[EXTRACT TO READ]:
---*---

Population (2025-01-01)
- • Total: 63,186
- • Density: 223.14/km^{2} (577.92/sq mi)
- Time zone: UTC+1 (CET)
- • Summer (DST): UTC+2 (CEST)
- Postal code: 244xx
- Website: www.ponferrada.org

= Ponferrada =

Ponferrada (/es/) is a city of Spain, located in the autonomous community of Castile and León. Ponferrada, the second most populated municipality of the Province of León, is also the capital city of El Bierzo, the only comarca recognized as an administrative entity by law in the region.

Surrounded by mountains, the city straddles the course of the Sil River. It is the last major town on the French route of the Camino de Santiago before it reaches Santiago de Compostela. In 2021, it had a population of 63,747.

== Etymology ==
Ponferrada comes from the Latin Pons Ferrata, which it translates to Iron Bridge.

== History ==

The place traces its origin back to 928 gifting to the Monastery of San Pedro de Montes of a villa between the Sil and the Boeza by Lupo and his wife, which possessed ferrum (iron) and was located at the feet of an abandoned castrum.

---*---

[Stored items]:
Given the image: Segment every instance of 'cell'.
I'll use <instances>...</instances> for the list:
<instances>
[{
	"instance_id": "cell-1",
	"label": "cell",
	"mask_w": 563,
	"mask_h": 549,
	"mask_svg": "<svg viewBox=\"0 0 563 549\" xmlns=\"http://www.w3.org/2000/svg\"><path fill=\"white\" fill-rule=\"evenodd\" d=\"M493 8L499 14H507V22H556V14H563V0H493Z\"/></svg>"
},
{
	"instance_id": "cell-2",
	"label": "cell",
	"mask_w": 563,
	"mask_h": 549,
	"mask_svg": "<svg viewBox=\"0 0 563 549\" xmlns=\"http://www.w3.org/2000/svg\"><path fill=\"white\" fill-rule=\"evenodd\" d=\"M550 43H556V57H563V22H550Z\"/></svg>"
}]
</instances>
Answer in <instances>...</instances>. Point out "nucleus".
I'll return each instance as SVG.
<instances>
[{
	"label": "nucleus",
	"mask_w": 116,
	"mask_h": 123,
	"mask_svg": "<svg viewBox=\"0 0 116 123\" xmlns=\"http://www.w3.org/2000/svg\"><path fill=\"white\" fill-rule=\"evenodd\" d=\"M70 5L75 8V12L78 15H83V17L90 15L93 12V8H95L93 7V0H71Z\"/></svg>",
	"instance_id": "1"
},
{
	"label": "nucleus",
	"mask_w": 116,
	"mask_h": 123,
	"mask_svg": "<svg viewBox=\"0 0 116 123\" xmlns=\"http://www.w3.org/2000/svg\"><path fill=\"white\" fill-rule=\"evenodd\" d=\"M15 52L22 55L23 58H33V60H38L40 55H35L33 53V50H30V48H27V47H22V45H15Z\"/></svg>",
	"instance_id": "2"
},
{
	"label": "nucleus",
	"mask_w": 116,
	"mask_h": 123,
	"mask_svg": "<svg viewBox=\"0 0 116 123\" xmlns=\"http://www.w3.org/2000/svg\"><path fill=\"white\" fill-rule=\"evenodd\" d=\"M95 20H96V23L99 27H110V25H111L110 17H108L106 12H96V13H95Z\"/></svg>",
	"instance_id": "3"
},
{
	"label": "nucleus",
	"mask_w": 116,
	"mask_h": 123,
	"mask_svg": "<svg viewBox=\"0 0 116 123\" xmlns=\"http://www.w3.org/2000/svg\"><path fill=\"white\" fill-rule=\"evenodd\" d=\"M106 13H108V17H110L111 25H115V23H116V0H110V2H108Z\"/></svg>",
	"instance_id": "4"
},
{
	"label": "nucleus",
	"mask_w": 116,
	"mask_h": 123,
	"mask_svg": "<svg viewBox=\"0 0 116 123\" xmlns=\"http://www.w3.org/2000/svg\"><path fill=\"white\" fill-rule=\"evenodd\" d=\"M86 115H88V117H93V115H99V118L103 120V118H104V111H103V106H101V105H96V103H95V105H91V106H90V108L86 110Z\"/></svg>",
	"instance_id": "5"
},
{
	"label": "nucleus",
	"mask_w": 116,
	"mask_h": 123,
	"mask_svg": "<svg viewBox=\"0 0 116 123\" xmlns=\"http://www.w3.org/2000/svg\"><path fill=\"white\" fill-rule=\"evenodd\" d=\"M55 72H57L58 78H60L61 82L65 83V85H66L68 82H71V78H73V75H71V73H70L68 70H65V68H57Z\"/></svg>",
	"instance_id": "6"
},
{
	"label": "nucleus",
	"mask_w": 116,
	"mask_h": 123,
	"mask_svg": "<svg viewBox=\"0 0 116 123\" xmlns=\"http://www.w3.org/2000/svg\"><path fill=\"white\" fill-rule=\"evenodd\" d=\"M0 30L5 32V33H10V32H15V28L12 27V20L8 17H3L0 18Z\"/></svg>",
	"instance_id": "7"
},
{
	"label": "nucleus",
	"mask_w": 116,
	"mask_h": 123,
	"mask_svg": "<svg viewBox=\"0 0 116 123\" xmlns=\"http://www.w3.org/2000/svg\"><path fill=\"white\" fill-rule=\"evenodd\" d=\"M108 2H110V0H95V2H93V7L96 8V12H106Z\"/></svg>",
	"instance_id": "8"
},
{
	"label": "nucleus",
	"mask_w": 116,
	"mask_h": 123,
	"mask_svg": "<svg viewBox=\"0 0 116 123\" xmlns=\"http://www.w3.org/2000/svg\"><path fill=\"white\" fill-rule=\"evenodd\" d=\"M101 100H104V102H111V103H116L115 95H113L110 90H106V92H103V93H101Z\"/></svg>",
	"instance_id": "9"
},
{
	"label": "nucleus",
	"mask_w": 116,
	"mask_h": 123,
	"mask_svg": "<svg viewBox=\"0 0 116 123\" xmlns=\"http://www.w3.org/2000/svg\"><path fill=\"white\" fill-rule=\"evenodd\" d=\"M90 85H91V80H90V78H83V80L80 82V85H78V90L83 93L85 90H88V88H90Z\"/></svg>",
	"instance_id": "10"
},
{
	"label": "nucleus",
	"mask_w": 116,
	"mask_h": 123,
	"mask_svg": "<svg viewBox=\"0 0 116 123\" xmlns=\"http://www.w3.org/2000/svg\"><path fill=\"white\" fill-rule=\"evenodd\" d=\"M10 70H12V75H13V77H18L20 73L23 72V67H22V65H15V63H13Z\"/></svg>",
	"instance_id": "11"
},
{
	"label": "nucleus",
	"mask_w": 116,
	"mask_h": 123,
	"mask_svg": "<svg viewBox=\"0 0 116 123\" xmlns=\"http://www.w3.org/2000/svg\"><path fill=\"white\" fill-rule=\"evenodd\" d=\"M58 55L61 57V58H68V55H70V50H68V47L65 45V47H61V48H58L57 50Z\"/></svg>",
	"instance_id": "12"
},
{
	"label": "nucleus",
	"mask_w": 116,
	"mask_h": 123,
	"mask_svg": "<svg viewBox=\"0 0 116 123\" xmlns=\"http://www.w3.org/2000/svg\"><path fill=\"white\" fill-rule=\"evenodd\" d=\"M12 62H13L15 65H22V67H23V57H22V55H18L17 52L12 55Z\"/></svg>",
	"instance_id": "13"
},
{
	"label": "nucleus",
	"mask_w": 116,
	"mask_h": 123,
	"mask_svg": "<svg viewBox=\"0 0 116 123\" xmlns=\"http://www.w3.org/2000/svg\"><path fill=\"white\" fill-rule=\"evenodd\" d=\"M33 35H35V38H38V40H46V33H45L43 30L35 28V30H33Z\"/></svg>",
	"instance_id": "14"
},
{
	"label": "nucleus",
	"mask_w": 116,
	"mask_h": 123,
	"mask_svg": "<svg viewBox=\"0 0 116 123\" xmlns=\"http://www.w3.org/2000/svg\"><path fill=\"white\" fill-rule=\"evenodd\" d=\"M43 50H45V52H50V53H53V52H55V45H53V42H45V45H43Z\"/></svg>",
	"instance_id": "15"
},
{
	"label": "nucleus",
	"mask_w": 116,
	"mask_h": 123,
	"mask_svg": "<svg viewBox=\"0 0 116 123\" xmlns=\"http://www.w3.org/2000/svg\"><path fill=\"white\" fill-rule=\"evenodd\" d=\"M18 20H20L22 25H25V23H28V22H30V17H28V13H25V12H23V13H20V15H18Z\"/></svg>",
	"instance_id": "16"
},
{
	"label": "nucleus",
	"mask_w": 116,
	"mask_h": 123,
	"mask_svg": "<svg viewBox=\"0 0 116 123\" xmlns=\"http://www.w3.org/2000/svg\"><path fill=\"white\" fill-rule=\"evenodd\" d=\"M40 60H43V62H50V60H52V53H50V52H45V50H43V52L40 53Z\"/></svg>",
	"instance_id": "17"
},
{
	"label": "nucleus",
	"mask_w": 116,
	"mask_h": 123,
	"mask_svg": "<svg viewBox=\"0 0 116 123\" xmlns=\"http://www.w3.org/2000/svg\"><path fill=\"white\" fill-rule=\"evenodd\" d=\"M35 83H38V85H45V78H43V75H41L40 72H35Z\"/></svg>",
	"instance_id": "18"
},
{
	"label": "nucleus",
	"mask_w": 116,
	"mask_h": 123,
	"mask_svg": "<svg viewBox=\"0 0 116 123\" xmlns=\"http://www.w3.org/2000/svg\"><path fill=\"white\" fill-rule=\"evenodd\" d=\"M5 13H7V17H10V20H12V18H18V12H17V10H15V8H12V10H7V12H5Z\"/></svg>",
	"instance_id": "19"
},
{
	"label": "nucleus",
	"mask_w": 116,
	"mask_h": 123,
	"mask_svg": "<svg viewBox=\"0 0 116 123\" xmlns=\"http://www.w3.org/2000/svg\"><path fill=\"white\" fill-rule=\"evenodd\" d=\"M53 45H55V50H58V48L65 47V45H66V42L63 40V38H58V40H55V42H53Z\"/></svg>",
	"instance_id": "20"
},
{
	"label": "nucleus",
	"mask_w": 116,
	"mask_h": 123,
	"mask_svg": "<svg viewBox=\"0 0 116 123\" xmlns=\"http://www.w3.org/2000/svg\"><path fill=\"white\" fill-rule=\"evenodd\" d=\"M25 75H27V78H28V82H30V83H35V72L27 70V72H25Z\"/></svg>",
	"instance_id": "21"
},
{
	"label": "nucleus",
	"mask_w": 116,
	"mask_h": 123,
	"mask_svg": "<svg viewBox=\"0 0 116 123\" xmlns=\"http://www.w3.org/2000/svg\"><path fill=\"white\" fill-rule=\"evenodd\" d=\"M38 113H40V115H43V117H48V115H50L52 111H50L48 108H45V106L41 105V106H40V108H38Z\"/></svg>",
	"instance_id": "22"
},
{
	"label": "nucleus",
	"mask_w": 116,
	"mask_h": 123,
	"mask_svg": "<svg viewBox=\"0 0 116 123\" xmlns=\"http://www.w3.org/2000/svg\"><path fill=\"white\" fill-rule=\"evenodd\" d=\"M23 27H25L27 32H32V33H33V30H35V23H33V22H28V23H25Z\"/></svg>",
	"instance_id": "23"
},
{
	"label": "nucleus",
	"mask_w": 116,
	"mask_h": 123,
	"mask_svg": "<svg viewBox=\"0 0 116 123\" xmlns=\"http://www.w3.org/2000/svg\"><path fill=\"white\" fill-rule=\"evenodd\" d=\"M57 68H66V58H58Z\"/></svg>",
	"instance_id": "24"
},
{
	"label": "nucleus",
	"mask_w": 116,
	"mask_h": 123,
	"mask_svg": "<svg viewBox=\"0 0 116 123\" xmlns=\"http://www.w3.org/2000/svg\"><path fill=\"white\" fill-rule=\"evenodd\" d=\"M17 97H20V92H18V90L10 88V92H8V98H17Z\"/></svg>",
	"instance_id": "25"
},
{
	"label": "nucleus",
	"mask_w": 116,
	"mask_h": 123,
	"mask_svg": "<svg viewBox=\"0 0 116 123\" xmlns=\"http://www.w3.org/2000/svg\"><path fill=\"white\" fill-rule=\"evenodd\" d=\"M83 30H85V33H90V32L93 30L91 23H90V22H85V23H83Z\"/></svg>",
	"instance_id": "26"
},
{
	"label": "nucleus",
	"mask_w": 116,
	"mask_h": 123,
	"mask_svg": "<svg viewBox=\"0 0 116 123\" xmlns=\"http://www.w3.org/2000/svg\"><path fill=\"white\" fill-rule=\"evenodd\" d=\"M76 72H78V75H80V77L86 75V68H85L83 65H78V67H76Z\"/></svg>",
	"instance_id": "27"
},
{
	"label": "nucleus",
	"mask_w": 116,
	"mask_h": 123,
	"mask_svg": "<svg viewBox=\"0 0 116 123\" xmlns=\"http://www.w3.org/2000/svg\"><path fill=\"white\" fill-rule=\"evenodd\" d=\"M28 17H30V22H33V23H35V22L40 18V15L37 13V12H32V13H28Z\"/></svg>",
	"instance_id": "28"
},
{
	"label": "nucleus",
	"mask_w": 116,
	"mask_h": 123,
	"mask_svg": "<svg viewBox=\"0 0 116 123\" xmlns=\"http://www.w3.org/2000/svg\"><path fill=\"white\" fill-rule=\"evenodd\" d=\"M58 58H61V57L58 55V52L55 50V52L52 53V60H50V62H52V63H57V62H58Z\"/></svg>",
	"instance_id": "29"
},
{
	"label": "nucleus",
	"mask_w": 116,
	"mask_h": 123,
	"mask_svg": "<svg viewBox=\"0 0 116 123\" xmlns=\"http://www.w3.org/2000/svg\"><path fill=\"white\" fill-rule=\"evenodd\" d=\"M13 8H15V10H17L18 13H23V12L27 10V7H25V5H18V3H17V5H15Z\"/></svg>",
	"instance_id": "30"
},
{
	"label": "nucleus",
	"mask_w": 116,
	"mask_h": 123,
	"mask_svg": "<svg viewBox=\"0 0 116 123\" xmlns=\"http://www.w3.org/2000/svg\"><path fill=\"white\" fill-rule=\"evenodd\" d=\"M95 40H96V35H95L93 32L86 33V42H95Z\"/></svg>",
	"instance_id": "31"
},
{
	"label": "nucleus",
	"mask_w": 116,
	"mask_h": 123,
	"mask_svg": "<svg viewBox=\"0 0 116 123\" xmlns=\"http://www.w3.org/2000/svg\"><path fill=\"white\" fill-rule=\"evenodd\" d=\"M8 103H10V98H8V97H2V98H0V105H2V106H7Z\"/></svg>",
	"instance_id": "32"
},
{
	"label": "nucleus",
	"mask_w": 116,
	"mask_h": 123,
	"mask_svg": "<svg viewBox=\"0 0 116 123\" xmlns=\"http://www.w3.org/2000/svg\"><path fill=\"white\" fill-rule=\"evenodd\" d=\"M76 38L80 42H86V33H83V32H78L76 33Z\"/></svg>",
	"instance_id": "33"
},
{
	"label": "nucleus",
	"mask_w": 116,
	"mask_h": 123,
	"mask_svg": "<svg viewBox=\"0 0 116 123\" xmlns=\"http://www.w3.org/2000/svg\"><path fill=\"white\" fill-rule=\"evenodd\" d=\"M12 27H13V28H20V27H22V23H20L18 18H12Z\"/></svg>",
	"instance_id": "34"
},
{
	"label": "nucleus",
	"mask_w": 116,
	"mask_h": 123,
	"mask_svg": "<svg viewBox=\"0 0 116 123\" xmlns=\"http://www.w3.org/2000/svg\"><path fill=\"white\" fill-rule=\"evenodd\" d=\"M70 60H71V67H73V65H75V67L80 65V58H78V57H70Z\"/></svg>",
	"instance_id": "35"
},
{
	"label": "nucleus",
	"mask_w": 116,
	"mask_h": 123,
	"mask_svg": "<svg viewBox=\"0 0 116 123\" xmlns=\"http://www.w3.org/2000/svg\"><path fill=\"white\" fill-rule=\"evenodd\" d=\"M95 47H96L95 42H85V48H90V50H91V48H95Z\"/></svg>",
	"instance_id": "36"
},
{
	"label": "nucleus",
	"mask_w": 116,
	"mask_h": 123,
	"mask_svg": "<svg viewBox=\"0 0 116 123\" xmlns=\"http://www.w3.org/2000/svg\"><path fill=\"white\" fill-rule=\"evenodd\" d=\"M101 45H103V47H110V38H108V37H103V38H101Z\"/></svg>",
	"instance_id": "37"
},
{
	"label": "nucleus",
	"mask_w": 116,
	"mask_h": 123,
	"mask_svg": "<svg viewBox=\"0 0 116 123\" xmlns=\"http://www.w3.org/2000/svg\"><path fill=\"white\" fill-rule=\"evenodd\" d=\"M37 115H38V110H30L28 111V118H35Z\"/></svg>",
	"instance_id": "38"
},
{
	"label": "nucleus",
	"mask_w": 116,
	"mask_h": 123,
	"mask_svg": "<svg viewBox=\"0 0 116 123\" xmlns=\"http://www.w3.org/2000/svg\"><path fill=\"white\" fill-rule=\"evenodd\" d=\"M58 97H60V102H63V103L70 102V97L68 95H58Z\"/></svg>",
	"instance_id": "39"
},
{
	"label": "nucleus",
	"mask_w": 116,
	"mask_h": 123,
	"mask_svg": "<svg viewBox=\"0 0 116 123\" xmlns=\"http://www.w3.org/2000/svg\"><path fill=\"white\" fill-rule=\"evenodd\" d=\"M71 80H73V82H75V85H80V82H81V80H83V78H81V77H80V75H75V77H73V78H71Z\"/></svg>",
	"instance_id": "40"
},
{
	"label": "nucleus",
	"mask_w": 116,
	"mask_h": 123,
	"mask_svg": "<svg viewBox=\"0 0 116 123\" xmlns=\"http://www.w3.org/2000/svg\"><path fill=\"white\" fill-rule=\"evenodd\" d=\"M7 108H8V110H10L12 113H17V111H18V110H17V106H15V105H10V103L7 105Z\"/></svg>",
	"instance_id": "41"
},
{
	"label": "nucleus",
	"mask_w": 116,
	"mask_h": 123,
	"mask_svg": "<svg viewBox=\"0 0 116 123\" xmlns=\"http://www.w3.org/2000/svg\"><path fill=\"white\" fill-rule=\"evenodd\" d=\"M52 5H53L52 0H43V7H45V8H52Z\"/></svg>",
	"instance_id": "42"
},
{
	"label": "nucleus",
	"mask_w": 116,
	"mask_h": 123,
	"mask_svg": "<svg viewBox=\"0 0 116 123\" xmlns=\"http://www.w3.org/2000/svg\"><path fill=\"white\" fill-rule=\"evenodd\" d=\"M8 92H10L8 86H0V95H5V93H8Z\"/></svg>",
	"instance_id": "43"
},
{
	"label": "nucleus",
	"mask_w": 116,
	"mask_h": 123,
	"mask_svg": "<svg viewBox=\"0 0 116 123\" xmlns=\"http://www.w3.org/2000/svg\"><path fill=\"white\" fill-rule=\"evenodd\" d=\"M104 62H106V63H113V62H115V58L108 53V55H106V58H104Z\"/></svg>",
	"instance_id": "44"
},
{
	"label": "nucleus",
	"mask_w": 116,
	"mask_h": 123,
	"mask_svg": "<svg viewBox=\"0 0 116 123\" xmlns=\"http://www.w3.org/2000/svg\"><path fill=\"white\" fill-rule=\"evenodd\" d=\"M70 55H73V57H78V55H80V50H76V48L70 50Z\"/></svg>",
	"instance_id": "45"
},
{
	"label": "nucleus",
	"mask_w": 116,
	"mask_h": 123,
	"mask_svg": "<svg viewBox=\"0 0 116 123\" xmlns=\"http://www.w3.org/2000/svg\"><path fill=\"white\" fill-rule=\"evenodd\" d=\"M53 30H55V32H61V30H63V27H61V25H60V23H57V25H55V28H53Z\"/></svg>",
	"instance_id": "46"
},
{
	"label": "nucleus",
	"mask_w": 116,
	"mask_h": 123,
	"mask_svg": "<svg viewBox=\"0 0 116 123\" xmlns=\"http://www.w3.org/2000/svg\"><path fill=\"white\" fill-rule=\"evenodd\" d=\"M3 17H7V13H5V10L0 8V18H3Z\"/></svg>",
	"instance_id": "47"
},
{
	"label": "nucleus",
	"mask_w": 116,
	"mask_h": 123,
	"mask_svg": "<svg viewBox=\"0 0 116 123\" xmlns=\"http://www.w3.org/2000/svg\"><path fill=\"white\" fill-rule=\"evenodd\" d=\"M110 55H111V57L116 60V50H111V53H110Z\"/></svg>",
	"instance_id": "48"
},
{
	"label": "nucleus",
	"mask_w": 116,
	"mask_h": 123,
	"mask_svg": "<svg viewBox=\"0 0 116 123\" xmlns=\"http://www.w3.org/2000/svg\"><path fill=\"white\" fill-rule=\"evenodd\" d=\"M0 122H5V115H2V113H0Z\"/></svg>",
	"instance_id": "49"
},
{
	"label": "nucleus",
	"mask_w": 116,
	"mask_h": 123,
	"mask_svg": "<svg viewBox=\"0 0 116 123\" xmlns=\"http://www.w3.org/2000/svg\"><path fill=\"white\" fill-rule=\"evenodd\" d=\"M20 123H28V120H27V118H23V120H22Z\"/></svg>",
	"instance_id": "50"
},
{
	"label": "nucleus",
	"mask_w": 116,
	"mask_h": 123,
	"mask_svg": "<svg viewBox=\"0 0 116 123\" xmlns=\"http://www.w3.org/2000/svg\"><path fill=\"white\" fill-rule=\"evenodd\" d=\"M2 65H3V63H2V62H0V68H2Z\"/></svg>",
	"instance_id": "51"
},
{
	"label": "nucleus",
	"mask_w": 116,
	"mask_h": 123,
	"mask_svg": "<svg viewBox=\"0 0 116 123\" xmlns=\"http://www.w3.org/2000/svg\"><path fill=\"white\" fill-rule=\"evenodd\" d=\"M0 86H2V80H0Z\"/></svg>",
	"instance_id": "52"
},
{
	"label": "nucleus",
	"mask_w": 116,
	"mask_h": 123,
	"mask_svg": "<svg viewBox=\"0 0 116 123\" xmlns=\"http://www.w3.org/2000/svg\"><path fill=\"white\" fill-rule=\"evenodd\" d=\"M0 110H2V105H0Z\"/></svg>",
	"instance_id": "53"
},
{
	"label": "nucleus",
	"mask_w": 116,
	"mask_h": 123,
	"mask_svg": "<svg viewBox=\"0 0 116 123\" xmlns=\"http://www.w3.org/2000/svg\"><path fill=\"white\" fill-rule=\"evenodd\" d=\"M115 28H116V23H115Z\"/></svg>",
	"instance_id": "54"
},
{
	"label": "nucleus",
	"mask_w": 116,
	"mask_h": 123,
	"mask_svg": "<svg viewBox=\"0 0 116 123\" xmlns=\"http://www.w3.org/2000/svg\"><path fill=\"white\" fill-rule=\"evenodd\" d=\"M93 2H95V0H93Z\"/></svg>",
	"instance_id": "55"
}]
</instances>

---*---

[WORK TO COMPLETE]:
Write down every year that appears in the text about Ponferrada, in the order they come up.

[WRITTEN SOLUTION]:
2025, 2021, 928